Sunday, February 25th, 2024

An invincible determination can accomplish almost anything and in this lies the great distinction between great men and little men.

— Thomas Fuller

  • new column(s) needed
    • base RID
  • new RID allocation strategy
    • All tail records across page ranges share the same pool of tail RIDs. Tail records have unique RIDs for ease of storage.
    • Page directory is responsible for allocating new RIDs in a thread-safe way.
  • page directory rewrite
    • keep track of tail PageIds that a page range possesses.
    • Page directory stores tail page indices for all page ranges.
    • Page directory (and page range) should not be the one reading and writing tail records.
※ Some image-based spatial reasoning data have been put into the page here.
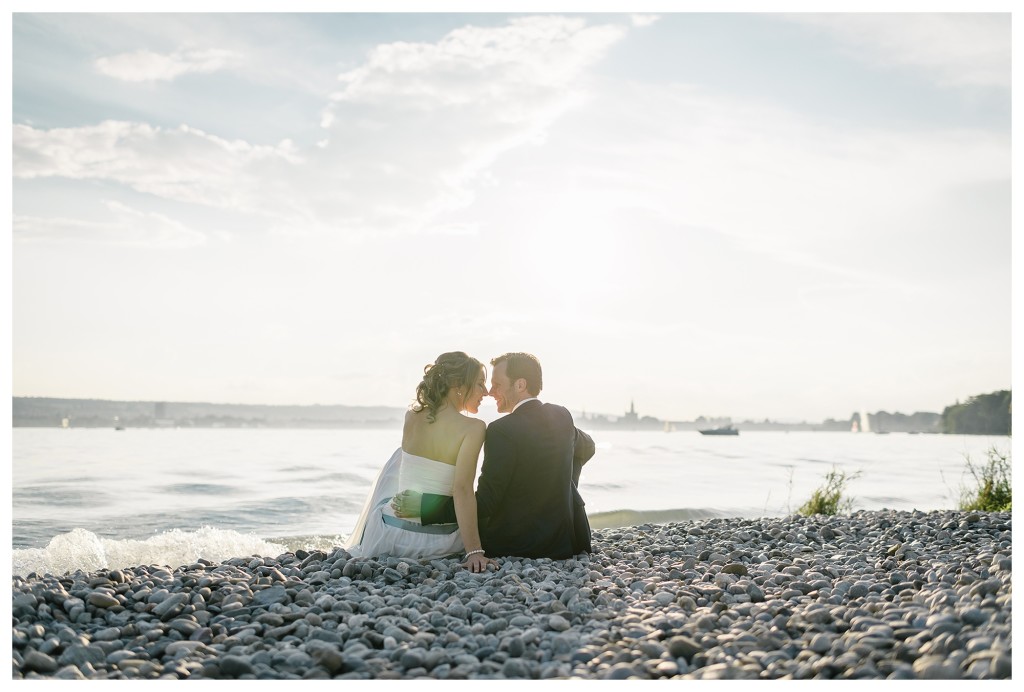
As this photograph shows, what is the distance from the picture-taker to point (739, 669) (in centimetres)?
358

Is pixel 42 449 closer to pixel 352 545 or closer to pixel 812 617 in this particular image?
pixel 352 545

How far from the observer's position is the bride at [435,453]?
22.0 feet

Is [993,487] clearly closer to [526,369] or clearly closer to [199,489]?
[526,369]

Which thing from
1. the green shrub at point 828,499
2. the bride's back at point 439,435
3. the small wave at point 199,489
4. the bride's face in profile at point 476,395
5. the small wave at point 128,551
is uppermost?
the bride's face in profile at point 476,395

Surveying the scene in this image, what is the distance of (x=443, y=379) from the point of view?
683cm

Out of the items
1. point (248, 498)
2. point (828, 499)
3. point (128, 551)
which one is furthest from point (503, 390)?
point (248, 498)

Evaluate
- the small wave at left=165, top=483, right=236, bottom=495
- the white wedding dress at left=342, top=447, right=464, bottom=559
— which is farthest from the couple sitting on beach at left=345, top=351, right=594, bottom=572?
the small wave at left=165, top=483, right=236, bottom=495

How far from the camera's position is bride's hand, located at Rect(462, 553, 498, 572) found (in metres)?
6.21

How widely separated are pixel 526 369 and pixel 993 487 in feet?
29.7

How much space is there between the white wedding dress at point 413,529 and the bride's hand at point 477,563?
0.44 m

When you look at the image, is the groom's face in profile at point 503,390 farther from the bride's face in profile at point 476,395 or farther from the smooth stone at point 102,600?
the smooth stone at point 102,600

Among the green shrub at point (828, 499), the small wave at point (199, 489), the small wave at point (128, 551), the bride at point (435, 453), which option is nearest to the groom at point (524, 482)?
the bride at point (435, 453)

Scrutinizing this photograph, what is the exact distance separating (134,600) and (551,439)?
3517 millimetres
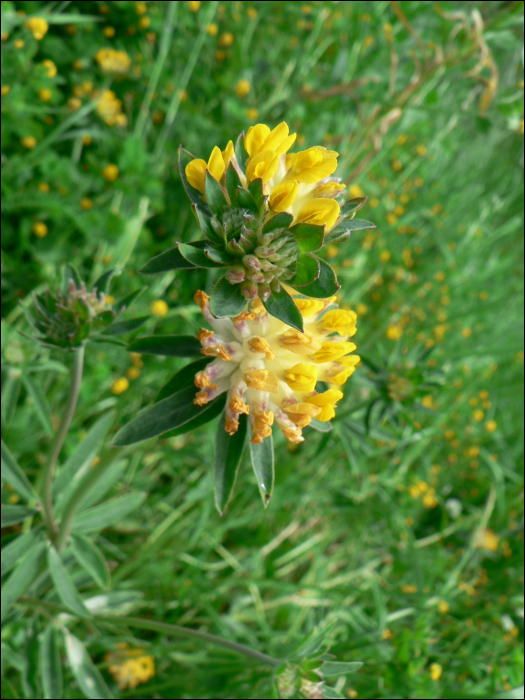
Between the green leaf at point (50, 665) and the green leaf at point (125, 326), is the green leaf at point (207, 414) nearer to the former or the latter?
the green leaf at point (125, 326)

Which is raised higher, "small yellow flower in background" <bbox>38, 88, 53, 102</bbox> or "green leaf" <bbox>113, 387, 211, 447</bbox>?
"green leaf" <bbox>113, 387, 211, 447</bbox>

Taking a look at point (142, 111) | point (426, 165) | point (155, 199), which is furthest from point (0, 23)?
point (426, 165)

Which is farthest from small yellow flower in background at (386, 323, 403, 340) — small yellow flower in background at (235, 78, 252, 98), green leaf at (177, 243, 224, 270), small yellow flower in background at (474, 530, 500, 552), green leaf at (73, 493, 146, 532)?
green leaf at (177, 243, 224, 270)

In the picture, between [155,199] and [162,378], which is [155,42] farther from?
[162,378]

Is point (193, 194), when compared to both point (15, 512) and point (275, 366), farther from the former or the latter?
point (15, 512)

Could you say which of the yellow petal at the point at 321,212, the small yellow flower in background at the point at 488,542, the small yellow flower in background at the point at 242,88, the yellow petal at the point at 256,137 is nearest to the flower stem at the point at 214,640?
the yellow petal at the point at 321,212

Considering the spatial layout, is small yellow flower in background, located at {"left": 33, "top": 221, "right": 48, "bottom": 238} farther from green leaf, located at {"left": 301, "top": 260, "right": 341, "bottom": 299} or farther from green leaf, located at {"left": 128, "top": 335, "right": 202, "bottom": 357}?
green leaf, located at {"left": 301, "top": 260, "right": 341, "bottom": 299}
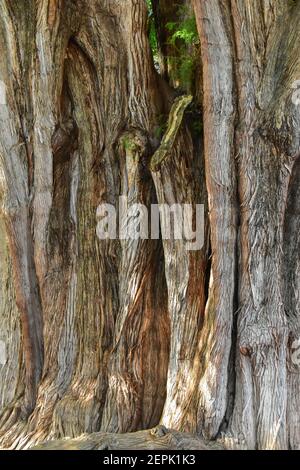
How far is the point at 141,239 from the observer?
26.3 feet

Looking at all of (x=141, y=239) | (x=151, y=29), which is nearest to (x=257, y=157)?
(x=141, y=239)

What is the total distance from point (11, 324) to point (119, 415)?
1.60 metres

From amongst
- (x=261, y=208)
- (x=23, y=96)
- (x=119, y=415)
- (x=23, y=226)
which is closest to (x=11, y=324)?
(x=23, y=226)

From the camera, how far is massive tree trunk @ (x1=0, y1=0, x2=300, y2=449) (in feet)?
23.8

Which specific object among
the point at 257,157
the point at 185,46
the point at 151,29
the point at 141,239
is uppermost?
the point at 151,29

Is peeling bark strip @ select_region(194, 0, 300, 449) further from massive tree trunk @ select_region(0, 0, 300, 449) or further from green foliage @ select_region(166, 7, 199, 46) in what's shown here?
green foliage @ select_region(166, 7, 199, 46)

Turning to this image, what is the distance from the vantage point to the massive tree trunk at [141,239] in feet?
23.8

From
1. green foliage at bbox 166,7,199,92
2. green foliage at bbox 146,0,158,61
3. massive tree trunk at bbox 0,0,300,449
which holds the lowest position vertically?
massive tree trunk at bbox 0,0,300,449

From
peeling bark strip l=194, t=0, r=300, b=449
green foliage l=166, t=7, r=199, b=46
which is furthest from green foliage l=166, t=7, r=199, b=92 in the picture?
peeling bark strip l=194, t=0, r=300, b=449

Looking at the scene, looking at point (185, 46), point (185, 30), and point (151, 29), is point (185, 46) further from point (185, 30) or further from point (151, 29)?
point (151, 29)

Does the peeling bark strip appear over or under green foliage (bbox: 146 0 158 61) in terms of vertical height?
under

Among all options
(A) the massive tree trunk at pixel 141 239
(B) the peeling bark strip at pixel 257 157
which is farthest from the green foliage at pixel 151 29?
(B) the peeling bark strip at pixel 257 157

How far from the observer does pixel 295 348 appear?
24.0ft

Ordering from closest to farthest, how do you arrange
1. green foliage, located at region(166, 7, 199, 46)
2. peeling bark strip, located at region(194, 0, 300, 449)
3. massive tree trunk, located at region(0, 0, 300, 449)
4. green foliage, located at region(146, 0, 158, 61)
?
peeling bark strip, located at region(194, 0, 300, 449) < massive tree trunk, located at region(0, 0, 300, 449) < green foliage, located at region(166, 7, 199, 46) < green foliage, located at region(146, 0, 158, 61)
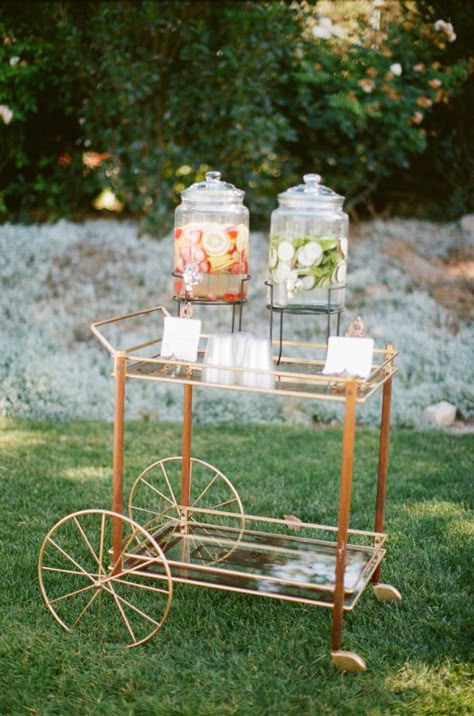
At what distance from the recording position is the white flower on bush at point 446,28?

From now on, page directory and page range will only be responsible for getting PageIds of a base/tail record, allocating base/tail record ID, and updating tail page index.
    • keep track of unmerged tail pages
  • A PageRange
    • keeps track of tail page IDs for each column
  • also need to insert backup tail records
  • merge
    • how tf does merging work?
  • checkpoint
    • ensure that all committed transactions (up to the latest point in WAL at the time of checkpointing) are written to disk
    • bufferpool need to write all currently dirty buffers to disk.
  • parse WAL
    • each transaction is:
      • start time: 8 bytes
      • number of queries: 8 bytes
      • each query is:
        • 1 byte query type marker (enum)
        • table name: string length + string
        • insert
          • 2 bytes for number of columns
          • ints for column values
        • update
          • 2 bytes for number of columns
          • ceil((number of columns + 7) // 8) bytes for schema encoding
          • ints for column values
        • delete
          • table name: string length + string
          • key